(What the task requires) Print the lines below from the line with "Chaqueta motera de" to the line with "the packaging process" exactly, keeping both ends, and print no pictures.

(Records for this task)
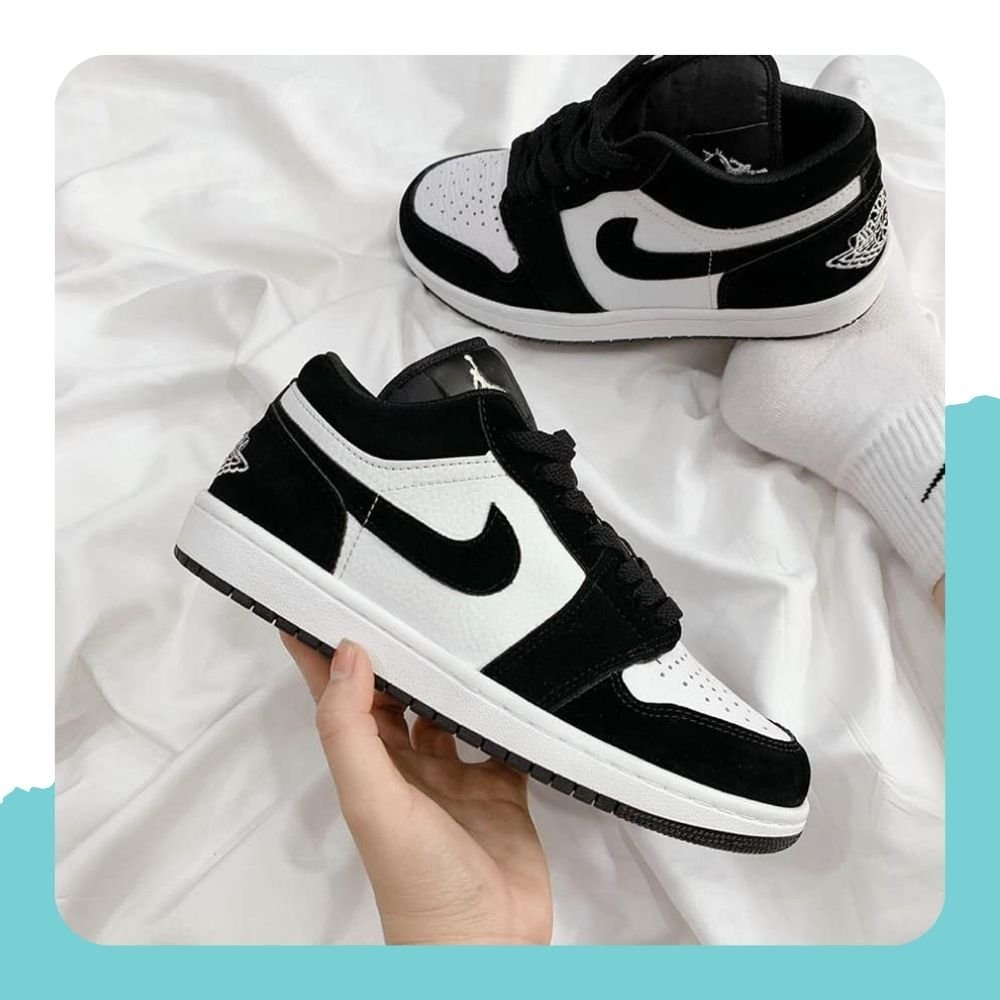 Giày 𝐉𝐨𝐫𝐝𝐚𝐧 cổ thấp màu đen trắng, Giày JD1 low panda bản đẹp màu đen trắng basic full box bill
---
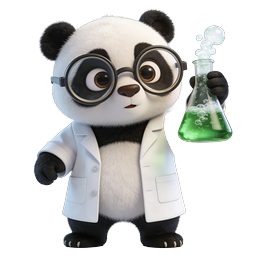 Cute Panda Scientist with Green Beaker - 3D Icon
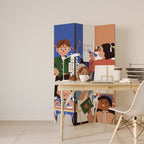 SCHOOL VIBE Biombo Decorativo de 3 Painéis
---
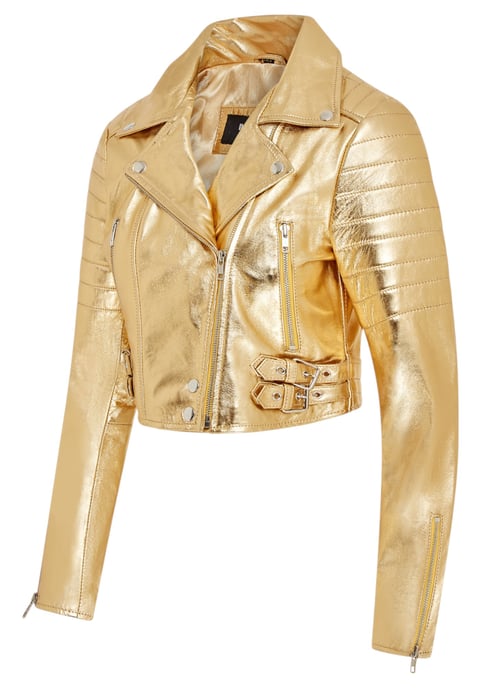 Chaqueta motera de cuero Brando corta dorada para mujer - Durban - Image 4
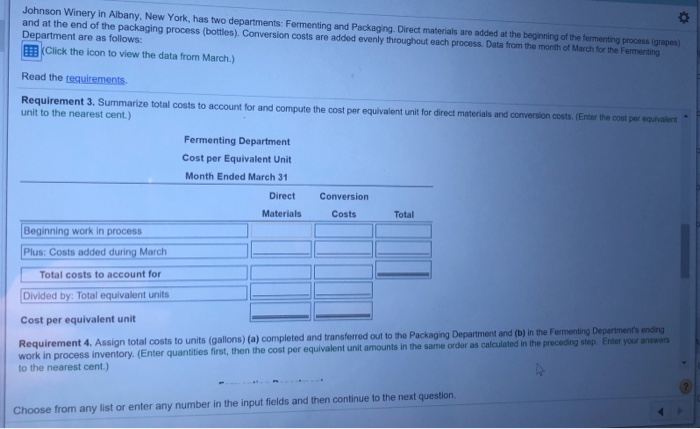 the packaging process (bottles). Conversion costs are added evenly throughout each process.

(Output)
 Chaqueta motera de cuero Brando corta dorada para mujer - Durban - Image 4
 the packaging process (bottles). Conversion costs are added evenly throughout each process.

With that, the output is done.